Why do we use the zero vector for computing eigenvectors?

Question

While computing the eigenvectors, we use the zero determinant. I know what it states for. However, I can't understand why we do need to have a zero vector, which is stated in the definition of eigenvectors. Is it because eigenvectors always stay on the same line, as a zero vector in this case does?

Answer 1

As I understand it, you want to know the origins of the equation $$ (A-\lambda I)v = 0 $$ where $A$ is a matrix, $v$ is an eigenvector of $A$ and $\lambda$ is an eigenvalue.

The fact of the matter is that this is a quite opaque expression. It has lost a lot of resemblance to the original intent because it has been heavily manipulated algebraically.

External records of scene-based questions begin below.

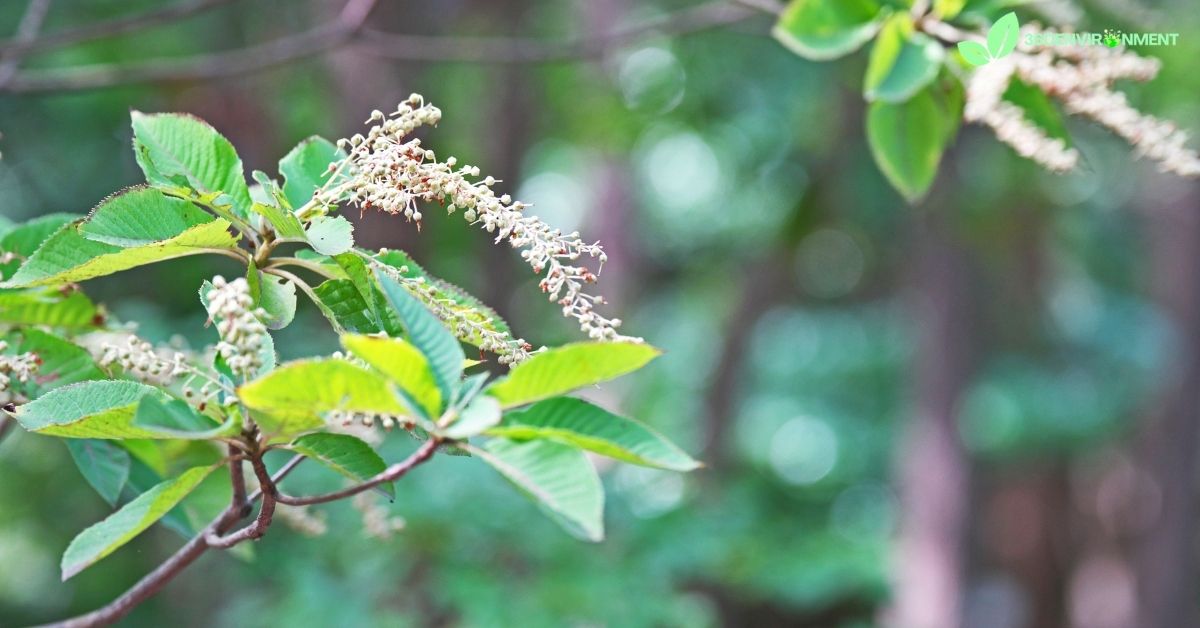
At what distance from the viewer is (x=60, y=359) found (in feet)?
3.81

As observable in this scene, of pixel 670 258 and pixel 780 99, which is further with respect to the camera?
pixel 670 258

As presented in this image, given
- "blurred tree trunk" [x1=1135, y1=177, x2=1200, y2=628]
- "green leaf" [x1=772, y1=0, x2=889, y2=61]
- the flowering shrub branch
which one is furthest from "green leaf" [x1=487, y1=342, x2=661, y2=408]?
"blurred tree trunk" [x1=1135, y1=177, x2=1200, y2=628]

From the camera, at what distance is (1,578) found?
19.6 feet

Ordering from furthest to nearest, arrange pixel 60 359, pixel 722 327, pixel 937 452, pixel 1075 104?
1. pixel 722 327
2. pixel 937 452
3. pixel 1075 104
4. pixel 60 359

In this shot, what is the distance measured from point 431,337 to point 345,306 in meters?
0.18

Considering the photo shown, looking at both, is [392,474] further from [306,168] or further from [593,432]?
[306,168]

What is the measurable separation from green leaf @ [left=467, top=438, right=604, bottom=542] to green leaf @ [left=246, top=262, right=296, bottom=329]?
9.3 inches

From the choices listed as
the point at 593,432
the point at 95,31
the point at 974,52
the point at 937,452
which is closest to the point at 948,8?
the point at 974,52

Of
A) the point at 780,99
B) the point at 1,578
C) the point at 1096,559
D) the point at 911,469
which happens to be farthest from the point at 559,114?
the point at 1096,559

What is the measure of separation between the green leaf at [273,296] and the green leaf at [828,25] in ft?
2.94

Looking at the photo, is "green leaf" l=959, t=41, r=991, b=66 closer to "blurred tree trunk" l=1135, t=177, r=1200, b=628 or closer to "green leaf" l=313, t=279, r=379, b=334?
"green leaf" l=313, t=279, r=379, b=334

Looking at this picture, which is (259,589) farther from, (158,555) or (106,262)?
(106,262)

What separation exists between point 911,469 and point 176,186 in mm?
5046

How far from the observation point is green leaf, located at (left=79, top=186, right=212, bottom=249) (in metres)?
0.89
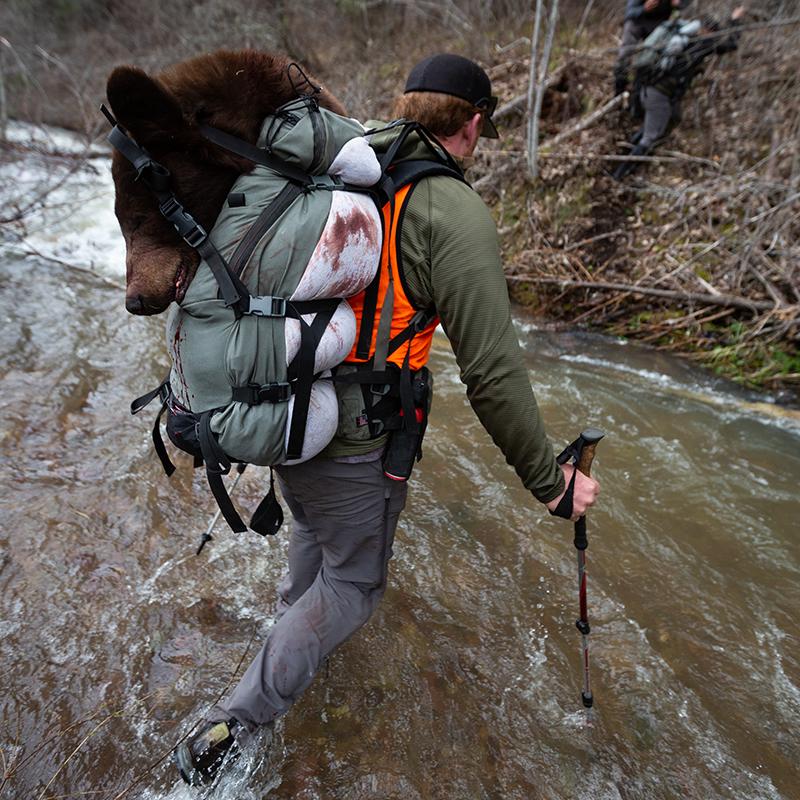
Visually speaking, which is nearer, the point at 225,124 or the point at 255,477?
the point at 225,124

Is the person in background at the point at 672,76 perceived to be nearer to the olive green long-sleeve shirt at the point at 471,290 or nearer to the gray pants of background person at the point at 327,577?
the olive green long-sleeve shirt at the point at 471,290

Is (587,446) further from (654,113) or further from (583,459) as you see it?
(654,113)

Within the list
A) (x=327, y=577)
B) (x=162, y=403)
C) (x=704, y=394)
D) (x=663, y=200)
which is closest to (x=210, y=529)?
(x=327, y=577)

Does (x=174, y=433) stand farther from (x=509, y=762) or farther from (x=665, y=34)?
(x=665, y=34)

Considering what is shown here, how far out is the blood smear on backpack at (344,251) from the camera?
1.72 meters

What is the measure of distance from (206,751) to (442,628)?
1.39 metres

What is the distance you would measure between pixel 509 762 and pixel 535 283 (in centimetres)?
638

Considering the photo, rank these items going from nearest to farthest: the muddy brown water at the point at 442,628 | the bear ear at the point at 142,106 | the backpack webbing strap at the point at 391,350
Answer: the bear ear at the point at 142,106
the backpack webbing strap at the point at 391,350
the muddy brown water at the point at 442,628

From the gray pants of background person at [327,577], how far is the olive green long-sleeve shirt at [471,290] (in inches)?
19.5

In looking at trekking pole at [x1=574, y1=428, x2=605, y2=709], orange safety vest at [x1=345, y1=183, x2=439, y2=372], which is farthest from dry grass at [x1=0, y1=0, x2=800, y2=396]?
orange safety vest at [x1=345, y1=183, x2=439, y2=372]

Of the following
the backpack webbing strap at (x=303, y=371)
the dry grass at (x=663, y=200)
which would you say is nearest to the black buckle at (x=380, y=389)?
the backpack webbing strap at (x=303, y=371)

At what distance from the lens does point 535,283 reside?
7.89 meters

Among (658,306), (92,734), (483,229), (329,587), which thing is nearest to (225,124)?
(483,229)

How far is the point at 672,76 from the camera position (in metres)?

The actual equation you want to solve (i.e. find both $\lambda$ and $v$ which work) is $$ Av = \lambda v $$ That's what "$v$ is an eigenvector of $A$" means. This is the actual equation you must understand in order to work with eigenvectors and eigenvalues. However, when it comes to finding eigenvectors and eigenvalues, it's not the best one, as $\lambda$ and $v$ "interfere" with one another; you can't really solve for just one of them. We manipulate it to $$ Av = \lambda v\\ Av - \lambda v = 0\\ (A - \lambda I)v = 0 $$ (where that $I$ pops out of "nowhere" in order for the subtraction to make sense). After this manipulation, we see that the matrix $(A-\lambda I)$ has a non-trivial kernel: $v$ is contained in it. And any matrix with non-trivial kernel must have zero determinant. This allows us to find $\lambda$ before we even start looking for $v$, which makes things simpler.